I have a messy and confusing long-format data set (I have started using R very recently and could not master it yet so I need some guidance).
My participants went through different phases in an experiment. In phase a, they rated images. In phase b they saw some images with different affects. In phase c, they rated the images they saw in phase b. I can retrieve all responses, affect information, and images that the participants rated through separate columns. My aim is to analyze responses according to the image affects as (no-affect, positive, negative) and I want to know image numbers corresponding to each response.
The problem is when the phase is over the last value inserted is copied onto the following rows (so should be omitted) and for some columns I have NAs as there is no value above that the program copies.
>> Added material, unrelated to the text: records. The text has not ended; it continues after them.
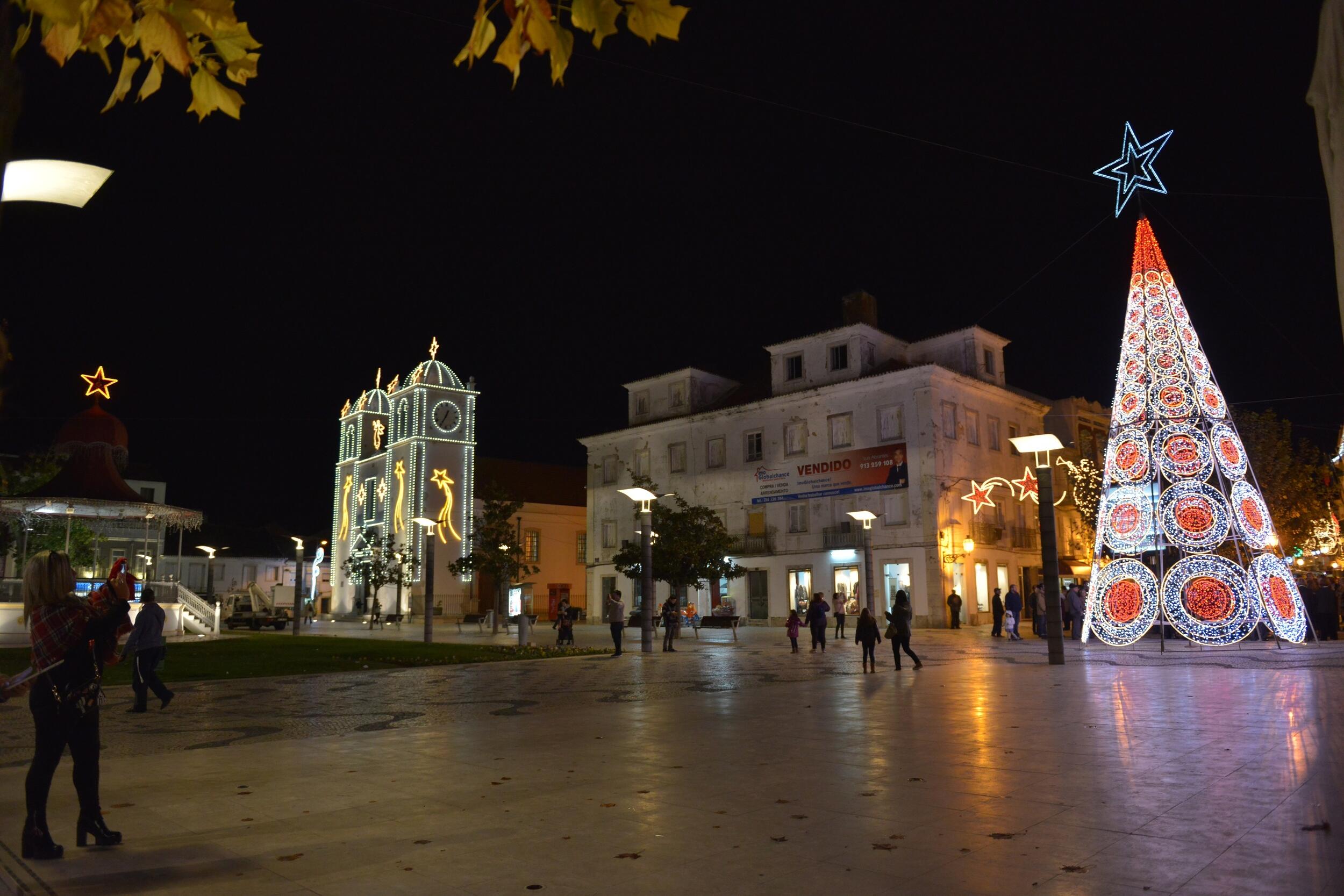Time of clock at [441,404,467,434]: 12:34
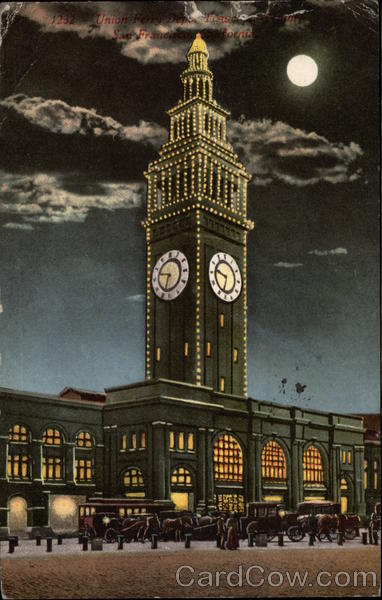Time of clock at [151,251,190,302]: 9:33
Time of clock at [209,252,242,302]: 9:33
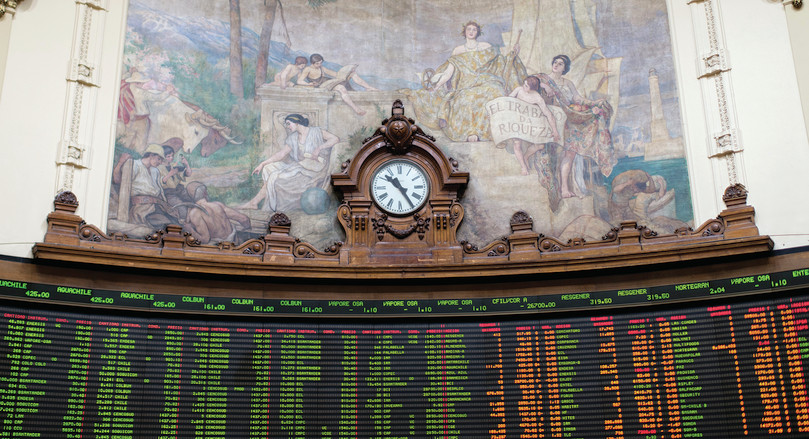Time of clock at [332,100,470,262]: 10:24
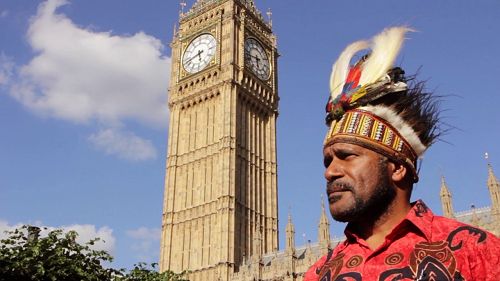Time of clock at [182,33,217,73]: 5:42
A simplified version of this dataset looks like this:
> df
id phase phase.a.response phase.c.response phase.a.pic
1 1 a 1 NA x.jpg
2 1 a 2 NA y.jpg
3 1 a 3 NA z.jpg
4 1 a 10 NA d.jpg
5 1 b 10 NA d.jpg
6 1 b 10 NA d.jpg
7 1 b 10 NA d.jpg
8 1 b 10 NA d.jpg
9 1 c 10 5 d.jpg
10 1 c 10 4 d.jpg
11 1 c 10 2 d.jpg
12 1 c 10 1 d.jpg
phase.b.pic pic.affect phase.c.pic
1 <NA> <NA> <NA>
2 <NA> <NA> <NA>
3 <NA> <NA> <NA>
4 <NA> <NA> <NA>
5 m.jpg positive <NA>
6 n.jpg negative <NA>
7 p.jpg positive <NA>
8 r.jpg negative <NA>
9 r.jpg negative n.jpg
10 r.jpg negative p.jpg
11 r.jpg negative r.jpg
12 r.jpg negative m.jpg
data$response[data$phase=="a"]<-data$phase.a.response
data$response[data$phase=="b"]<-data$phase.b.response
I tried to create a new variable like the one above but did not work due to the NAs (or because my code does not make sense).
Ideally I want to be able to subset my data according to the phases and I want my responses in one column, the phase in one column (which I already have in the data), corresponding images in one column and corresponding image affects in another column (for phase a should have no affect).